TASK INPUT:
* Begin *

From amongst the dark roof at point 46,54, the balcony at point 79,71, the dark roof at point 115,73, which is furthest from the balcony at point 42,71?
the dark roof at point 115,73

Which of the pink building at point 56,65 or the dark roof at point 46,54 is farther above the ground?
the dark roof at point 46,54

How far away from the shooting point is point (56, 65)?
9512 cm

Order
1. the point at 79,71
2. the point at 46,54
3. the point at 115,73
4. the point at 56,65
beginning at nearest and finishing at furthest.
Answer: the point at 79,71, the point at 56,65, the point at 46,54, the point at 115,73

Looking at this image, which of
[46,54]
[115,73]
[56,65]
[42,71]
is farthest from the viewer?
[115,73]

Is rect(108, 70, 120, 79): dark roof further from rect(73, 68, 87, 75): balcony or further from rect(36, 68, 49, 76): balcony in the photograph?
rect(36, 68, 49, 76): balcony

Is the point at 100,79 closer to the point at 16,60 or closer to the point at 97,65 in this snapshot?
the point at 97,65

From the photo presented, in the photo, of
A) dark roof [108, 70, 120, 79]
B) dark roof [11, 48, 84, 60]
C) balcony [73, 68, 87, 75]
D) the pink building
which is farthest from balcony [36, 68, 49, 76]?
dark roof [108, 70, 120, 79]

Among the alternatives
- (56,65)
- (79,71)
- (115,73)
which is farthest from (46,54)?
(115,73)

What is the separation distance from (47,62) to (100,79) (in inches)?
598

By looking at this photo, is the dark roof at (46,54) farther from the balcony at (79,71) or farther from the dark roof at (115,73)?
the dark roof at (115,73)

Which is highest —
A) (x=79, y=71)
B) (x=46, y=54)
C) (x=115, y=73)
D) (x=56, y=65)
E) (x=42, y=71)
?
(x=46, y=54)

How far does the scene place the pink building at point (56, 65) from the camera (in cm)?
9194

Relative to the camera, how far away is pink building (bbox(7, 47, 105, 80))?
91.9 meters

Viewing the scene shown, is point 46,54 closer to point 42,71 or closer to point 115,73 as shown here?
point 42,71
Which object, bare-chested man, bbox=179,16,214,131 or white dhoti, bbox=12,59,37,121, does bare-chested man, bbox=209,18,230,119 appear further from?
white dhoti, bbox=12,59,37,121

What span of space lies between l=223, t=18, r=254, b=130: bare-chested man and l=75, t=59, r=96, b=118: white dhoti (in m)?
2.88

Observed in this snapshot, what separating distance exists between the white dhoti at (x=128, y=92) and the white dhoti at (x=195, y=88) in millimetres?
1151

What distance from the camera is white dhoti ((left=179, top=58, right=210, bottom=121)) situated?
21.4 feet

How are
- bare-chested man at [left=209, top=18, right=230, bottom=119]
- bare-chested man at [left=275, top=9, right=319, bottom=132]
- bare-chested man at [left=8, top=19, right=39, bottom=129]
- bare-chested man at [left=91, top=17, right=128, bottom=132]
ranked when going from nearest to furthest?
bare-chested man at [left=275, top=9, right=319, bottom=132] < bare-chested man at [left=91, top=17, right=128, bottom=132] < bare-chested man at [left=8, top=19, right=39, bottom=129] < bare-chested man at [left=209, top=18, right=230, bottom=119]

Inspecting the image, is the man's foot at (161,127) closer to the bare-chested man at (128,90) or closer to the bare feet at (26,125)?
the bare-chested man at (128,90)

* End *
* Begin *

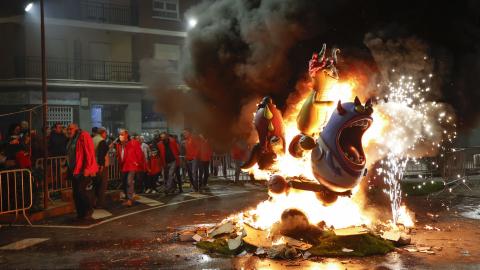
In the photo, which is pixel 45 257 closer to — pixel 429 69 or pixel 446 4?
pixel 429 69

* End *
* Begin *

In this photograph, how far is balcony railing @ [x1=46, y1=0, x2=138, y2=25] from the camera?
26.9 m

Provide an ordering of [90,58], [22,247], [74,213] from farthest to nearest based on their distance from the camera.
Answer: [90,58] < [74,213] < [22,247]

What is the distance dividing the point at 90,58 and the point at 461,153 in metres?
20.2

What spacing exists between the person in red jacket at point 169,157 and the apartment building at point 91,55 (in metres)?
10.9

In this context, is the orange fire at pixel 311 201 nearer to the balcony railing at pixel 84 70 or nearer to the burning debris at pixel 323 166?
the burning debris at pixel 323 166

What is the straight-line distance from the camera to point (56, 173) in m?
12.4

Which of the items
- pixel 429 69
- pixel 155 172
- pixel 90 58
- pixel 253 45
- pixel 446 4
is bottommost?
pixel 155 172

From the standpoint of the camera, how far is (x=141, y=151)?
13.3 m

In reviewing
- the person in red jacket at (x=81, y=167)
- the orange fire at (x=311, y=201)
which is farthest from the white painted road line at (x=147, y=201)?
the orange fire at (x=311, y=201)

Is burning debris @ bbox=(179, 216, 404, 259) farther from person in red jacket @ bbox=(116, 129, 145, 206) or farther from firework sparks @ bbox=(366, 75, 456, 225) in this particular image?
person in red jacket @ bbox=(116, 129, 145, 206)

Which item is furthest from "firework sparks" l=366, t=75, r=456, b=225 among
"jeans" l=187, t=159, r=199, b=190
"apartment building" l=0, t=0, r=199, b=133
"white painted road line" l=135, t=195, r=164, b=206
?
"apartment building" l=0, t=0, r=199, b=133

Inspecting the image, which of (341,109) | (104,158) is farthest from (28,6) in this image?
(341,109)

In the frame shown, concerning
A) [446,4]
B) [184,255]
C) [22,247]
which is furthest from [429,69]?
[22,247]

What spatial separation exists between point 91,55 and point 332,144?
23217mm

* End *

DIRECTIONS: Count how many lines in the rows above contain the string "pink". Reply with only the number.

THE RESPONSE: 4